The constitution of digest are as follows:
water - 15ul
Buffer - 2.5ul
pcr - 7ul
enzyme - 0.5ul
I have also tried several other adjustment still the same result..
Please can someone tell the right voltage and time for running the gel.
Hi
this link can help you
https://www.researchgate.net/post/What_causes_ghost_bands_in_restriction_enzyme_digests
Hi there!
1. You need to know the concentration of DNA you are using for digestion. As already mentioned, there is a correlation between the amount of DNA to be digested and the reaction volume (50uL per microgram approximately). You can look up the given link.
2. If your band is of low molecular weight then it will take up less EtBr in the agarose gel and you'll get faint bands which doesn't mean your digestion hasn't worked, but it is mere visualisation problem. You see that in the lower molecular weight bands (100 and 250bp bands in a 1Kb ladder).

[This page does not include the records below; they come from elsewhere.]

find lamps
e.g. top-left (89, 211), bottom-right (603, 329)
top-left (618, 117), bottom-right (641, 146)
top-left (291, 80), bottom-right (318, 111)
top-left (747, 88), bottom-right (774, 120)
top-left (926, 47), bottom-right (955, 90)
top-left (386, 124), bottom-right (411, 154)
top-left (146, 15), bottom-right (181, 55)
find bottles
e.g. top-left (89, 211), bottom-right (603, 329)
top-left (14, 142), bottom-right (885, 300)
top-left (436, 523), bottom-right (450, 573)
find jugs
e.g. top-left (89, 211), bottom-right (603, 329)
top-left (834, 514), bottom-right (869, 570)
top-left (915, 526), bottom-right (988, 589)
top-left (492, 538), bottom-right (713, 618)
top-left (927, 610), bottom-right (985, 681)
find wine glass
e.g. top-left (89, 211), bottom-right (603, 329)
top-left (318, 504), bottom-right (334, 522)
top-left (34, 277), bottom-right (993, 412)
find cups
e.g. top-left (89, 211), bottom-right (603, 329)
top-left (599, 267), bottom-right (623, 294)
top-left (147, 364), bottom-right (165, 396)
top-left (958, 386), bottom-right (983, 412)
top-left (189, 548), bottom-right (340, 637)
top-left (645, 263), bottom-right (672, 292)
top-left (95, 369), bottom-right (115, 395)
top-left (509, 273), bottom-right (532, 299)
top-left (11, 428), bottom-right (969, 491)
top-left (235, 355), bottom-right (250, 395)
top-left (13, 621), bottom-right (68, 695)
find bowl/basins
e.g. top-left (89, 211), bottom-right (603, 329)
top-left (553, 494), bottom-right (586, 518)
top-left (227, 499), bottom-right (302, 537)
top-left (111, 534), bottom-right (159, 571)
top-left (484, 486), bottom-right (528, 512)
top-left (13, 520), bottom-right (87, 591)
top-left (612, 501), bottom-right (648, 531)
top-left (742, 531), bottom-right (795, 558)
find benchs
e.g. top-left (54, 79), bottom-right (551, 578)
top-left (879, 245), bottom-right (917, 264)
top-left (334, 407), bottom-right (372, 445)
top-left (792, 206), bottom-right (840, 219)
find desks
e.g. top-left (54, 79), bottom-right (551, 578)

3. Load your equal amount of undigested PCR product alongside your digest and see if there is any difference. If you can provide with a gel picture it'll be be very helpful to pin-point the problem.
4. Its difficult to suggest electrophoresis conditions without knowing the band size. If your desired band is small, run a lower percentage gel and give it a short run.
Hope it helps!
https://www.researchgate.net/post/How_to_decide_the_volume_of_restriction_digestion_reaction
If I understood your question, you don't have problems with ghost bands? Just with their intensity after running the gel?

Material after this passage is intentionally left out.